Потребовался период торжества этого сословия, чтобы Булгаков встал в оппозицию к русской литературе и указал пролетарию его место — место собаки при барине-интеллектуале, чтобы Зощенко создал свою галерею типов, а Мандельштам заметил, что именно Зощенко показал нам “трудящегося человека”, чтоб дядюшка Авенир, герой солженицынского романа (“В круге первом”), растолковывал племяннику всю нелепость идеи провозгласить пролетария гегемоном: мол, “самый дикий” класс, — обнаруживая в аргументации знакомство с “Философией неравенства” Бердяева, еще в 1923 году бросившего в лицо вчерашним друзьям по ссылкам, а ныне недругам по социальной философии: “"Тип пролетария" есть скорее низший человеческий тип... Он принижен нуждой, он отравлен завистью, злобой и местью, он лишен творческой избыточности. Может ли из этих душевных стихий родиться высший человеческий тип и высший тип общественной жизни?”
Читая ходившие в самиздате работы Бердяева, многие из нас в 70-х — начале 80-х сокрушались: зачем-де Бердяев не любил этой своей самой блестящей книги, в сущности, отказался от нее?
В стране фальшивого и принудительного равенства с ее замаскированными номенклатурными привилегиями, с убогой классовой догмой коммунизм представлялся абсолютным злом, открытое общество Запада если не идеалом, то полной противоположностью злу, стало быть добром, и как не сокрушаться, если прозорливый обличитель лжи коммунизма способен написать, что в нем есть “несомненная правда против лжи капитализма, лжи социальных привилегий” (“Самопознание”). Но как и не понять, по крайней мере сегодня, что защитник “духа и духовных ценностей” не может не испытать подобной реакции на окружающий мир. “Мне не нужно было быть высланным в Западную Европу, чтобы понять неправду капиталистического мира.

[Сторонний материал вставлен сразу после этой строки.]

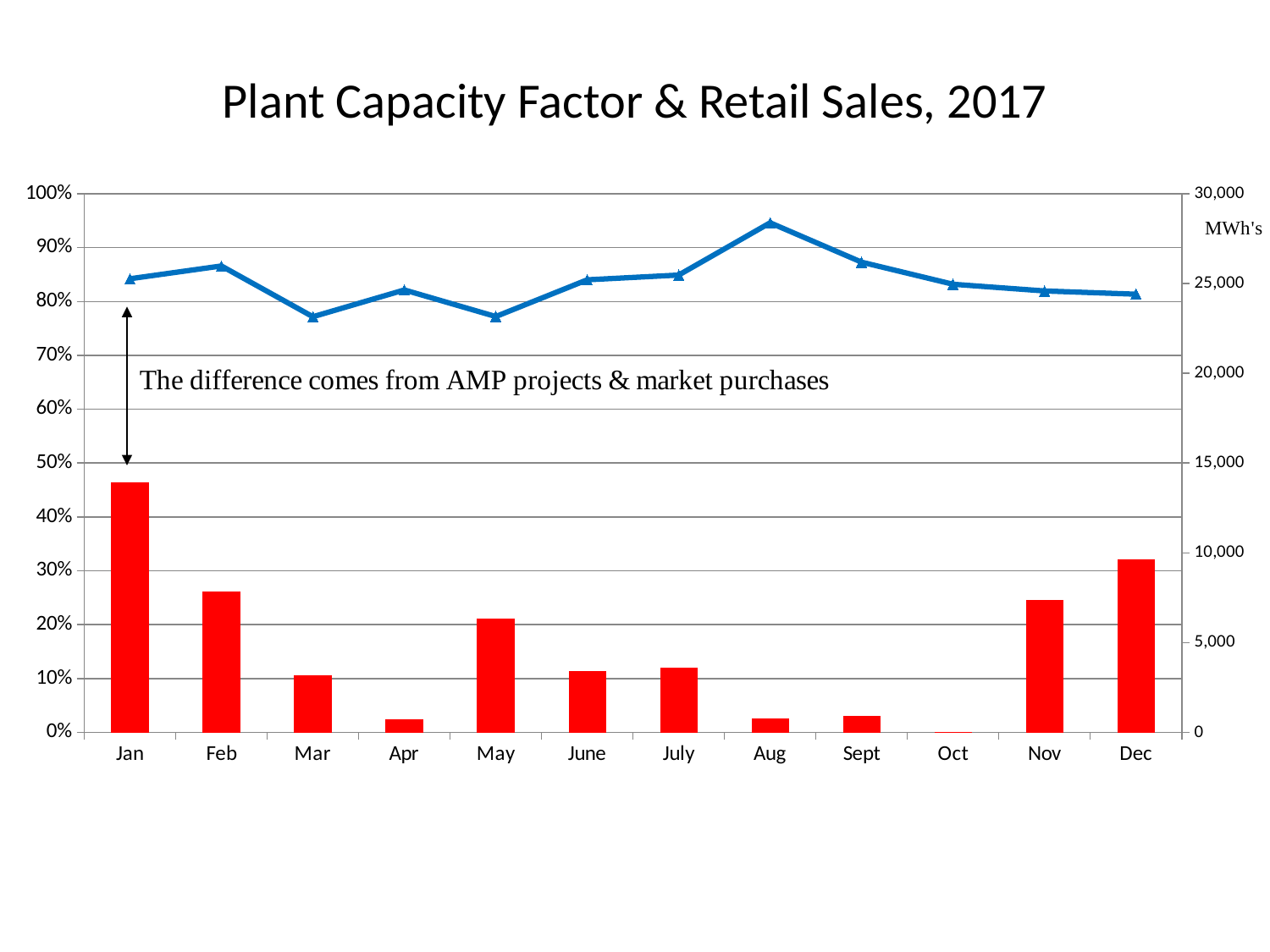
Does the blue line rise or fall from Aug to Dec? fall What kind of chart is shown on the slide? A combined bar and line chart In which month does the blue line reach its highest point? Aug Is the blue line value for Mar greater or less than 25,000? less Is the red bar for Jan greater or less than 40%? greater Which month has no visible red bar (the lowest bar value)? Oct What unit is labelled on the right-hand axis? MWh's Which month has the taller red bar, Nov or Dec? Dec How many months are shown along the x axis? 12 Which month has the tallest red bar? Jan Is the red bar for Dec greater or less than 30%? greater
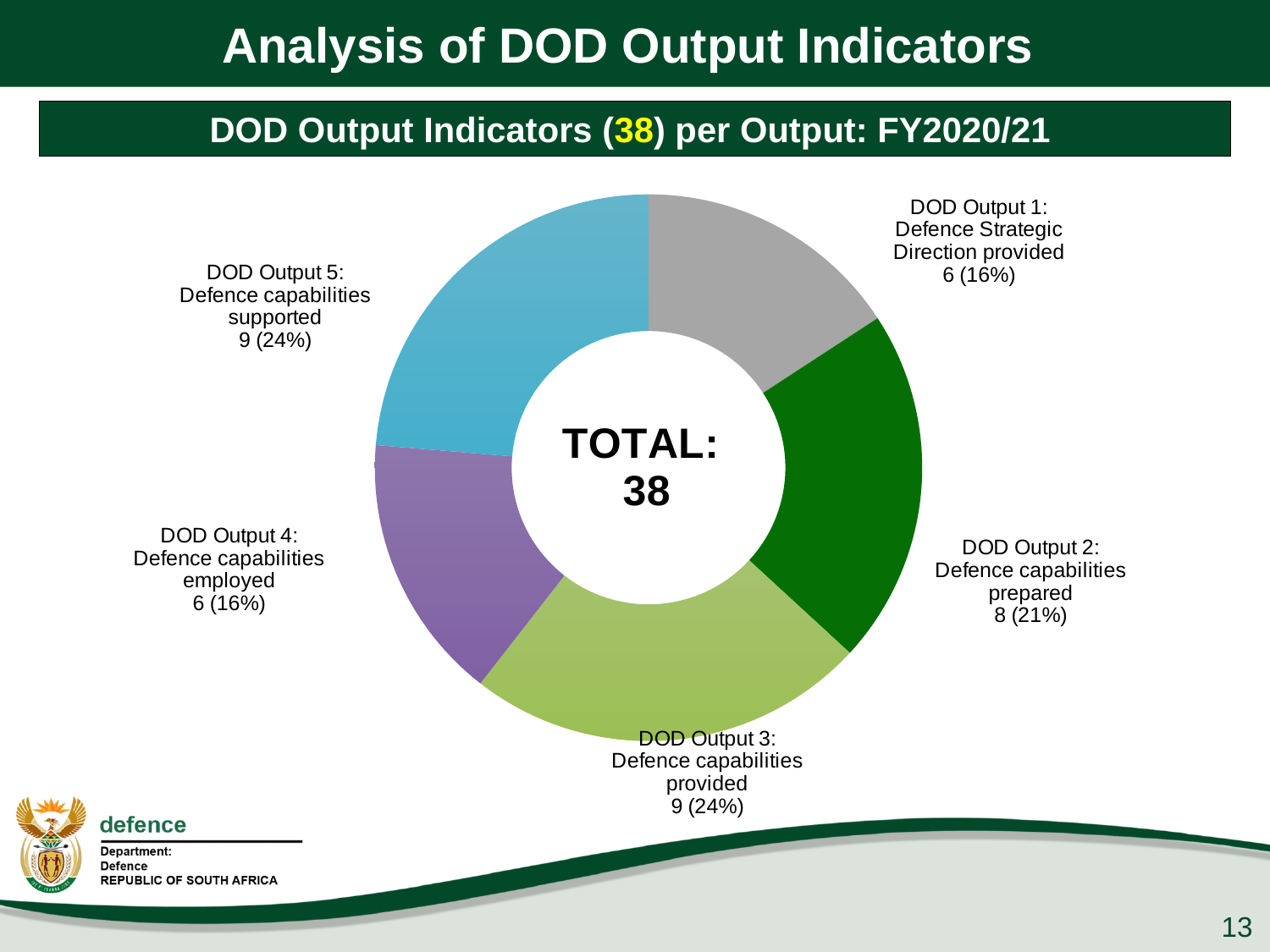
How many DOD Output indicators are there for DOD Output 2: Defence capabilities prepared? 8 How many indicators does DOD Output 5: Defence capabilities supported have? 9 How many categories (DOD Outputs) are shown in the chart? 5 What percentage share does DOD Output 1: Defence Strategic Direction provided have? 16% Which has more indicators, DOD Output 2: Defence capabilities prepared or DOD Output 4: Defence capabilities employed? DOD Output 2: Defence capabilities prepared What kind of chart is shown on the slide? Doughnut (pie) chart What percentage share does DOD Output 3: Defence capabilities provided have? 24% What is the title shown above the chart? DOD Output Indicators (38) per Output: FY2020/21 What is the difference in indicators between DOD Output 5 and DOD Output 1? 3 What is the total number of DOD Output indicators shown in the centre of the chart? 38 What is the difference in the number of indicators between DOD Output 3 and DOD Output 2? 1 Which DOD Output has the fewest indicators? DOD Output 1 and DOD Output 4 (6 each)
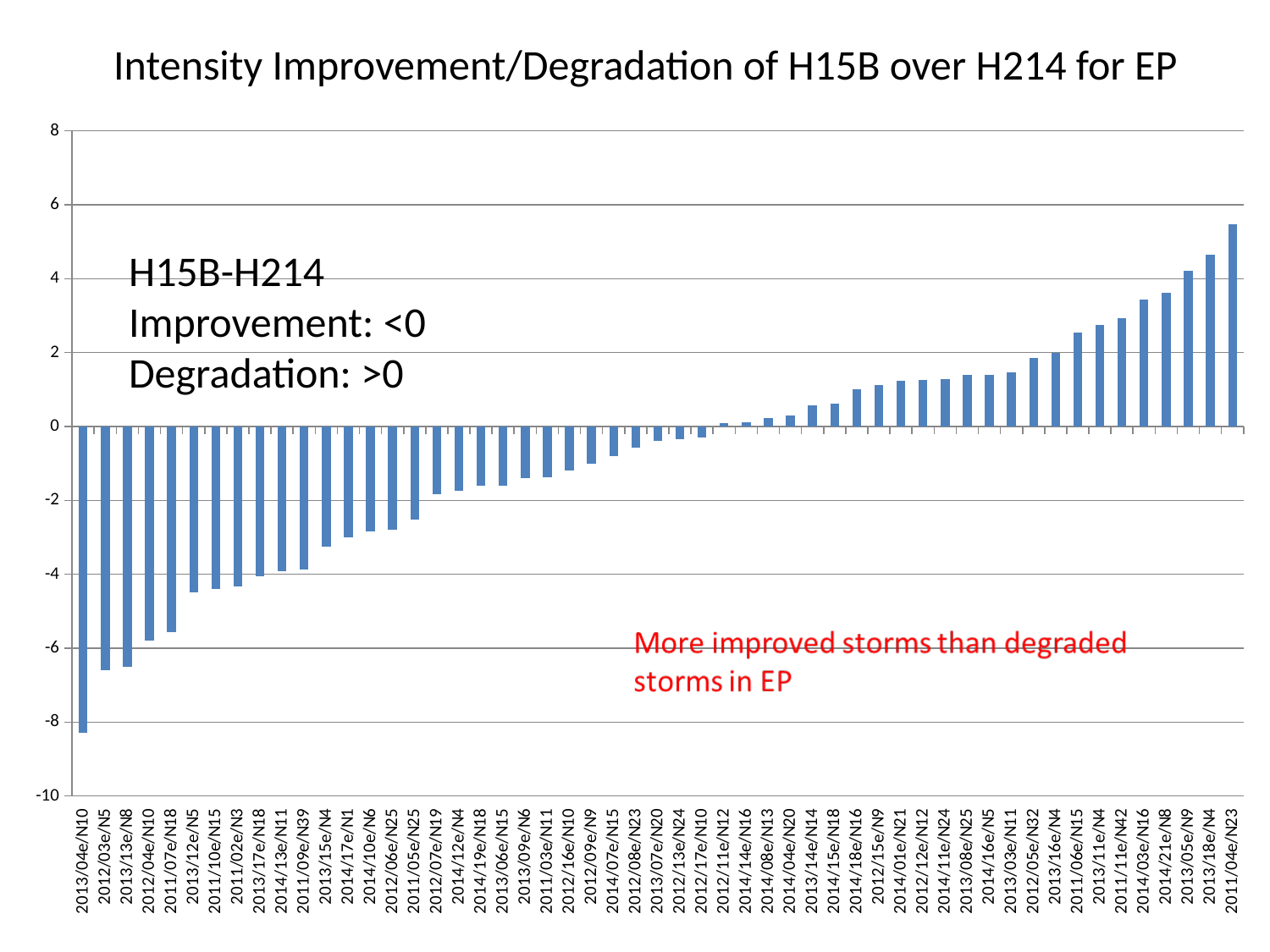
Which has the lower value, 2013/04e/N10 or 2012/03e/N5? 2013/04e/N10 Which category has the lowest value? 2013/04e/N10 Is the value for 2012/03e/N5 greater or less than -6? less What kind of chart is shown on the slide? bar chart Is the value for 2013/04e/N10 greater or less than -8? less What is the title of the chart? Intensity Improvement/Degradation of H15B over H214 for EP According to the red annotation on the chart, are there more improved or more degraded storms in EP? more improved storms Which category has the highest value? 2011/04e/N23 Is the value for 2013/18e/N4 greater or less than 4? greater Do the values rise or fall moving from left to right along the x axis? rise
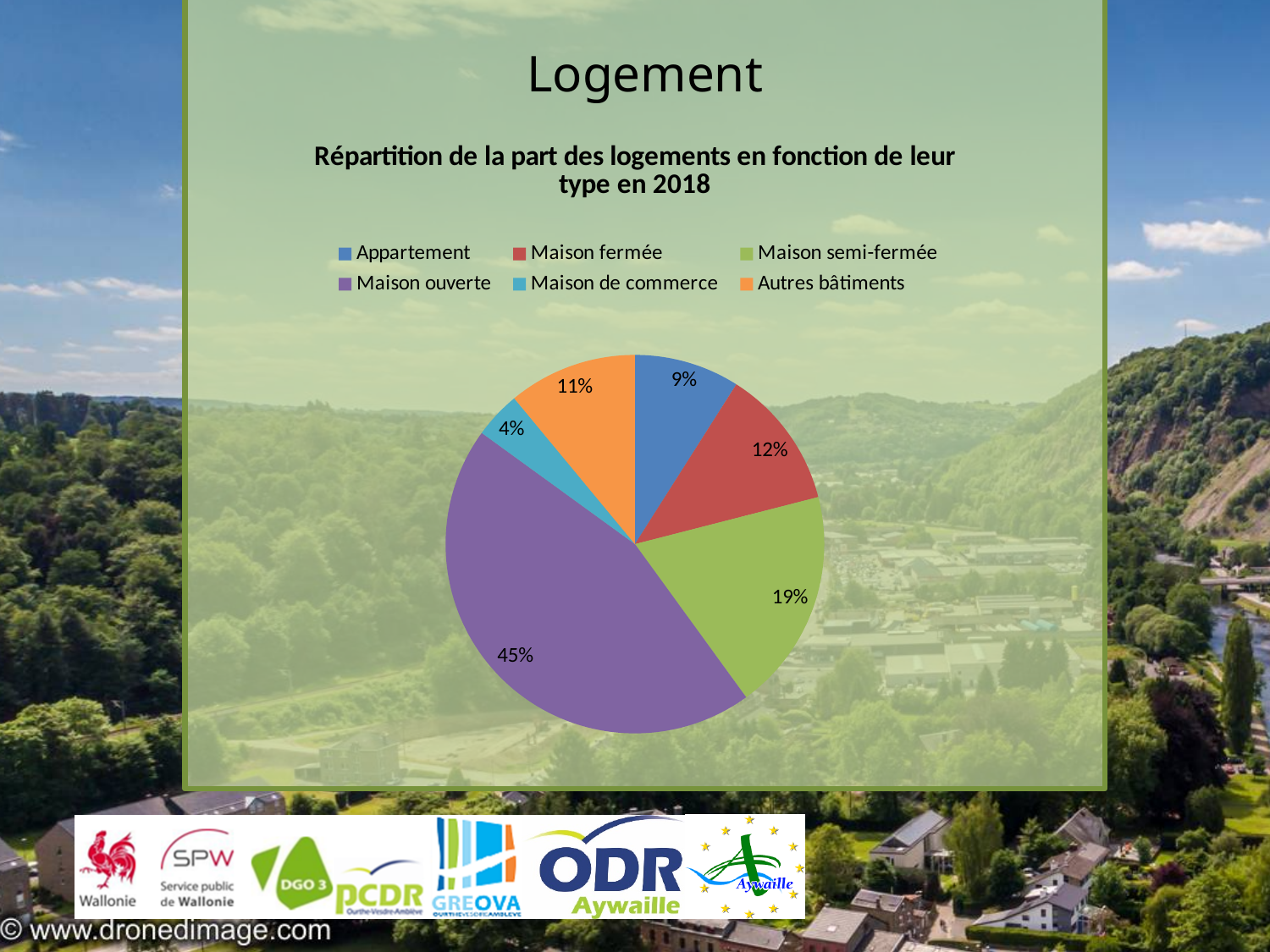
Which housing type has the smallest share of the pie? Maison de commerce What is the share for Maison de commerce? 4% What is the share for Appartement? 9% What is the share for Maison ouverte? 45% What is the title of the chart? Répartition de la part des logements en fonction de leur type en 2018 Which has a larger share, Maison fermée or Autres bâtiments? Maison fermée What type of chart is shown on the slide? Pie chart Which housing type has the largest share of the pie? Maison ouverte What is the share for Maison semi-fermée? 19% What is the share for Autres bâtiments? 11% What is the difference in percentage points between Maison ouverte and Maison semi-fermée? 26 How many categories does the legend list? 6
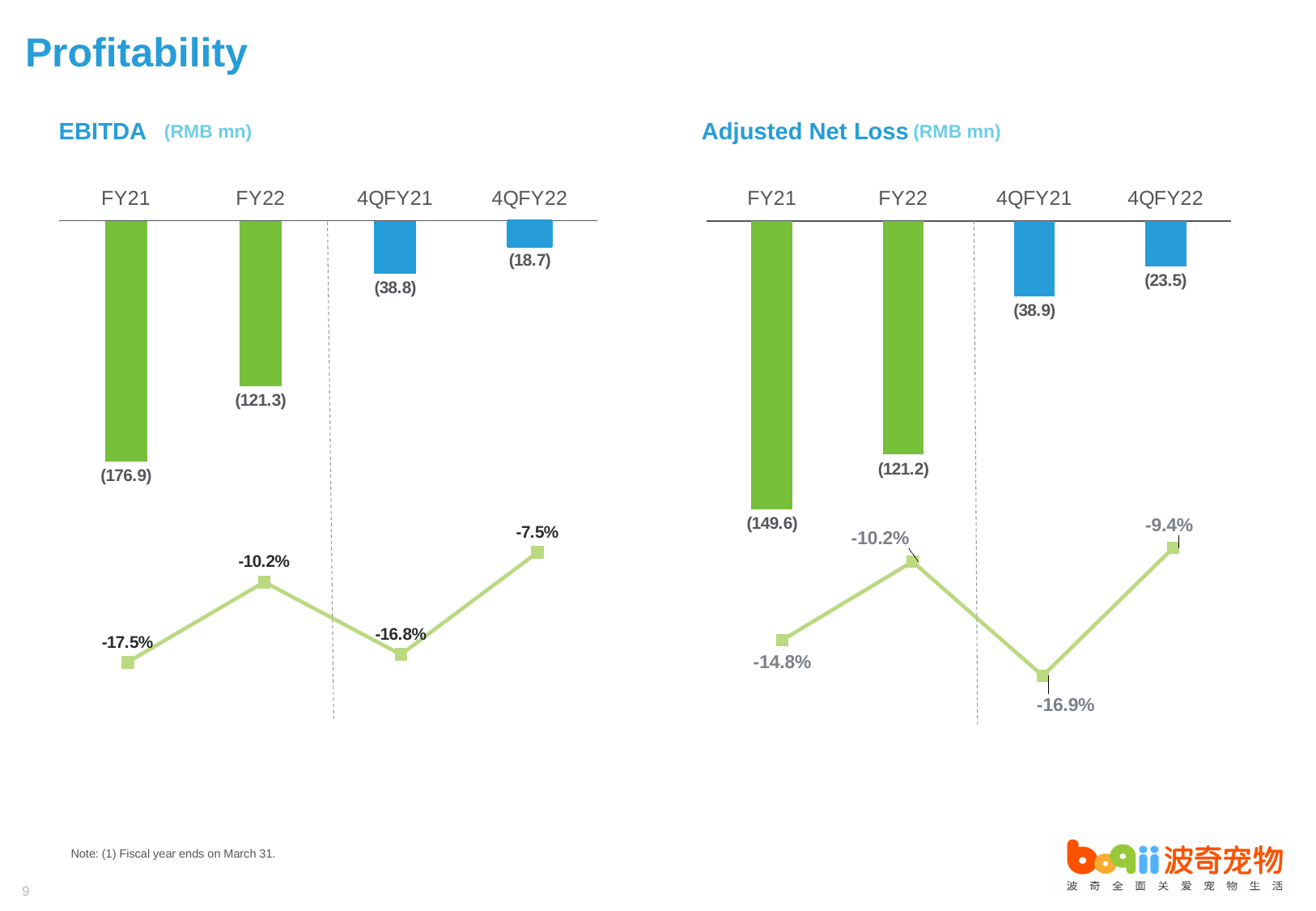
In the Adjusted Net Loss chart, what percentage is labelled at the 4QFY21 point on the line? -16.9% What unit is stated next to the EBITDA chart title? RMB mn In the EBITDA chart, what is the value shown for 4QFY22? (18.7) In the EBITDA chart, which period has the smallest bar? 4QFY22 In the Adjusted Net Loss chart, what is the value shown for FY22? (121.2) In the EBITDA chart, what is the value shown for FY21? (176.9) In the EBITDA chart, what percentage is labelled at the FY22 point on the line? -10.2% In the EBITDA chart, what is the difference between the FY21 value of 176.9 and the FY22 value of 121.3? 55.6 In the Adjusted Net Loss chart, what is the value shown for 4QFY21? (38.9) In the EBITDA chart, what percentage is labelled at the 4QFY22 point on the line? -7.5% In the Adjusted Net Loss chart, which period has the largest bar? FY21 How many periods are shown on the x axis of the Adjusted Net Loss chart? 4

Я всегда понимал эту неправду, я всегда не любил буржуазный мир”, — пишет Бердяев в “Самопознании”, тут же признаваясь, что “протест против окружающей среды” в значительной степени привел к тому, что у него произошло, на новых духовных основаниях, “возвращение к социальным взглядам молодости”.
Мы не были высланы из страны торжествующего коммунизма, но коммунизм рухнул, заменившись столь же плоской и плоскостной идеей и обнажив ту несомненную истину, что наши реакции на окружающую действительность во многом носят отрицательный характер.
Если вернуться к рассуждениям собственно о литературе, то инерции отрицательного отношения к капиталу и предпринимательству хватило на то, чтобы сообщить известного рода заряд искренности литературе 20 — 30-х годов, проникнутой пафосом строительства новых отношений. Читать ее сегодня тяжело. Но историческое значение для характеристики советской цивилизации за этой литературой сохранится навсегда, и производственные романы, воспевающие труд во имя отдаленного будущего, бдительно-подозрительные по отношению к нетрудовым классам и “частнособственническому инстинкту”, навсегда останутся памятником неудавшегося штурма неба строителями вавилонской башни.